And as Dad told Carson at the end of the season, “We’re just getting started.”
I feel that way, too . . . like my life has just really begun.
I exit the stage, in a hurry to change out of my costume and go meet them. I don’t bother messing with the hair that’s twisted into a tight chignon at the back of my head. Nor do I bother removing the dark eye makeup; I’m too impatient.
I pull on a skirt, a tank top, and some flip-flops, and find Carson waiting for me in the hallway that connects the dressing rooms to the auditorium.

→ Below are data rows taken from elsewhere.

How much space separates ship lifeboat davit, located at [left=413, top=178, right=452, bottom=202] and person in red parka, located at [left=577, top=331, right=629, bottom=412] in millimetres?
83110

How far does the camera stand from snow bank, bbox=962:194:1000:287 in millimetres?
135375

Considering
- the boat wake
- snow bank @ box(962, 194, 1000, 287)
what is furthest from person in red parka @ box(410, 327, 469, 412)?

I throw myself into his arms, and he catches me, swinging me around once before letting my toes rest on the floor again.
“You are amazing,” he breathes into my ear. “I love you. So much.”

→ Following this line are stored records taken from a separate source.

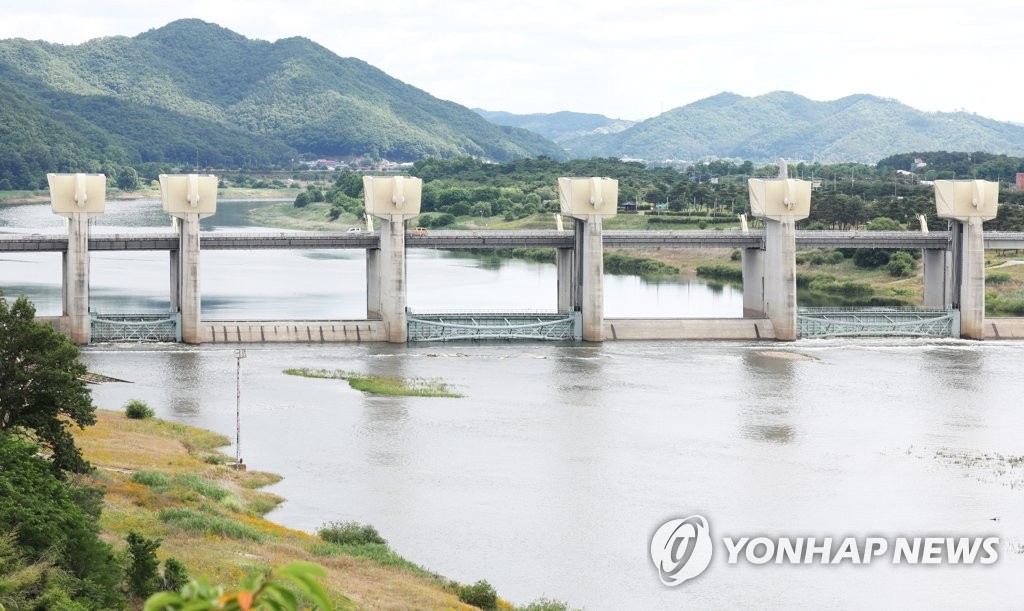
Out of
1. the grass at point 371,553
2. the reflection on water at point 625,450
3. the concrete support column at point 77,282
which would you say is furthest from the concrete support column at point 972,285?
the grass at point 371,553

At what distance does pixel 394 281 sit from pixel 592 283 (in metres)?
10.2

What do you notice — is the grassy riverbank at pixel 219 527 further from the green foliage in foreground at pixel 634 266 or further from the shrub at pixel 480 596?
the green foliage in foreground at pixel 634 266

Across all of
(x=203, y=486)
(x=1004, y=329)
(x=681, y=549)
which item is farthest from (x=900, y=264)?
(x=203, y=486)

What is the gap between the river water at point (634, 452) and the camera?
33406 mm

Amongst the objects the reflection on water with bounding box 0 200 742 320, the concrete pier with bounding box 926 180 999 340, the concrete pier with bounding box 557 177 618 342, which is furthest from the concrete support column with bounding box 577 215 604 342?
the concrete pier with bounding box 926 180 999 340

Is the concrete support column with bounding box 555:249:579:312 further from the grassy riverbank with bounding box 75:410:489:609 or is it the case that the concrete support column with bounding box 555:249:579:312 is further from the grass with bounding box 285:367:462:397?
the grassy riverbank with bounding box 75:410:489:609

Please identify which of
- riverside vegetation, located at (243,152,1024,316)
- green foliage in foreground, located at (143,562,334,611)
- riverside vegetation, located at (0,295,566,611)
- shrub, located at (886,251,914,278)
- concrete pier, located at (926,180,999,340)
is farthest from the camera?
shrub, located at (886,251,914,278)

I’m still breathing heavy from the dance and my mad dash to get changed, but that doesn’t stop me from pulling him down for a kiss.
He cups my neck, kissing me slowly until my breathing settles and it’s my heart’s turn to race out of control.
“Your dad will want to see you,” Carson mumbles against my mouth.
“He can wait. I’m not quite done here.”
He laughs. “We’ve got plenty of time tonight.”
“Shut up and kiss me, quarterback.”
“Yes, ma’am.”
It’s another five minutes before I’m willing to part with Carson and our isolated hallway to join the other dancers and the lingering crowd out in the auditorium.
The rumor about Carson’s ill treatment of me hadn’t lasted more than a week or two after we made our relationship public at homecoming. He was too sweet for anybody to believe it for long, and now we’ve traded out that nasty gossip for the unending attention of being the school’s golden couple.
Maybe it’s because most of the athletes don’t stick with one girl long enough for people to know they’re a couple. Or maybe it’s because the quarterback and the coach’s daughter just make a good story. Either way, I cherish every second of alone time we can get before we’re back under the watchful eye of the gossip mongers . . . and my father.
Though when we enter the auditorium, he’s not waiting for me like I expected. I scan the room, waiting for him to come striding out of the crowds, but I don’t see him. I’m just about to tell Carson that maybe I shouldn’t have made him wait quite so long, when I catch sight of his familiar hulking back.
It’s not until Carson and I walk up the aisle next to him that I realize who has him deep in conversation.
Annaiss. My dance professor. The one who first mentioned the San Francisco program to me.
She’s dressed in a pretty purple dress, and her dark hair is silky and shiny. She’s smiling, and when dad says something, she laughs and puts a hand on his forearm.
I raise an eyebrow at Carson and he smirks. “Way to go, Coach.”
I flick his shoulder. “Ew. He is my dad. Not Ryan or Silas or Torres. And she’s my teacher.”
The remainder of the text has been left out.